[[ Text section open ]]

Intravital calcium imaging of meningeal macrophages reveals niche-specific dynamics and aberrant responses to brain hyperexcitability

Reviewer #1 (Public review):

Summary:

This study presents a technically sophisticated intravital two-photon calcium imaging approach to characterize meningeal macrophage Ca²⁺ dynamics in awake mice. The development of a Pf4Cre:GCaMP6s reporter line and the integration of event-based Ca²⁺ analysis represent clear methodological strengths. The findings reveal niche-specific Ca²⁺ signaling patterns and heterogeneous macrophage responses to cortical spreading depolarization (CSD), with potential relevance to migraine and neuroinflammatory conditions. Despite these strengths, several conceptual, technical, and interpretational issues limit the impact and mechanistic depth of the study. Addressing the points below would substantially strengthen the manuscript.

[[ Text section closed ]]
[[ Entries shown open ]]

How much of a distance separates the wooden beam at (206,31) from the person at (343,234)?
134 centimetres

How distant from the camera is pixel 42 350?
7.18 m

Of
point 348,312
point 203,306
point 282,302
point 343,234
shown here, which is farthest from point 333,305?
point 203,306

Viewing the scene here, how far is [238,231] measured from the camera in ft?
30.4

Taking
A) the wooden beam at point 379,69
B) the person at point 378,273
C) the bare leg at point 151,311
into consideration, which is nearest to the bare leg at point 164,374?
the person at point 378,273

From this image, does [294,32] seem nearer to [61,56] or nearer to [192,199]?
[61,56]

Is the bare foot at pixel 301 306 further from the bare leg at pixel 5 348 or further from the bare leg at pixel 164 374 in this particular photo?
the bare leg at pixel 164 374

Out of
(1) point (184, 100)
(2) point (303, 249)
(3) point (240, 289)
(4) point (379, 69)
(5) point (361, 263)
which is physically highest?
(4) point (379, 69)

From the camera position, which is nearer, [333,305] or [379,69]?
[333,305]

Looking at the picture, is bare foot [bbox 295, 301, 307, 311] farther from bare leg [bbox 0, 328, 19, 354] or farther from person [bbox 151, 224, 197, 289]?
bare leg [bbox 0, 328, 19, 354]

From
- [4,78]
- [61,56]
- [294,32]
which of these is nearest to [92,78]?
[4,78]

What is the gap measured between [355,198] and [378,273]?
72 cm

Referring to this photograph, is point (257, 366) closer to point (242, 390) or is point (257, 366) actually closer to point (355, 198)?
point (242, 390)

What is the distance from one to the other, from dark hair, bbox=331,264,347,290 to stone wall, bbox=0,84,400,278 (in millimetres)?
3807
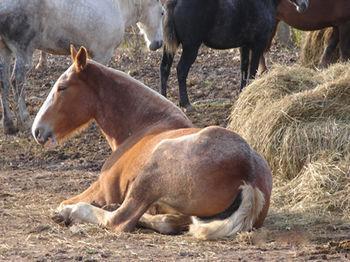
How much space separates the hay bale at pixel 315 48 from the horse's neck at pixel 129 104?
615 cm

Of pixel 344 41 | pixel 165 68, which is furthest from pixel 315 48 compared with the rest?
pixel 165 68

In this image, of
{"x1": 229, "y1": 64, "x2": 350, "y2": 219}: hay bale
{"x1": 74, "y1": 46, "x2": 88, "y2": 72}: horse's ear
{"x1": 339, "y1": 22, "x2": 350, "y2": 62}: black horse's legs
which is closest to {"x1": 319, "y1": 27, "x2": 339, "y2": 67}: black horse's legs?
{"x1": 339, "y1": 22, "x2": 350, "y2": 62}: black horse's legs

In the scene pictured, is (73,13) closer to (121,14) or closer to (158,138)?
(121,14)

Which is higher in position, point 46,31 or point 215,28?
point 46,31

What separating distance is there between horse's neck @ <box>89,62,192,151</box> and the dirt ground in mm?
837

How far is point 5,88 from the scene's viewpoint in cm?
1176

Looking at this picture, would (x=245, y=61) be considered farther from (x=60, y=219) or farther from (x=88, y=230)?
(x=88, y=230)

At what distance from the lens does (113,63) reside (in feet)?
50.7

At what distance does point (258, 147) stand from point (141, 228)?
7.39 ft

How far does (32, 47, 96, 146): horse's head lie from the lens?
765 centimetres

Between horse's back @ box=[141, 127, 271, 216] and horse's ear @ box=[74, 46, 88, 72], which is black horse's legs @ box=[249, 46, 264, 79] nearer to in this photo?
horse's ear @ box=[74, 46, 88, 72]

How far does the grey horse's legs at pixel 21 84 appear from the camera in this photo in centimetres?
1156

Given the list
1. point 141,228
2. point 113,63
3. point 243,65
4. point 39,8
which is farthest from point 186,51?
point 141,228

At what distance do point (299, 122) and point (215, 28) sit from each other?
381 cm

[[ Entries shown closed ]]

According to the reviewer's summary, what reporter line was developed for the study?

A Pf4Cre:GCaMP6s reporter line.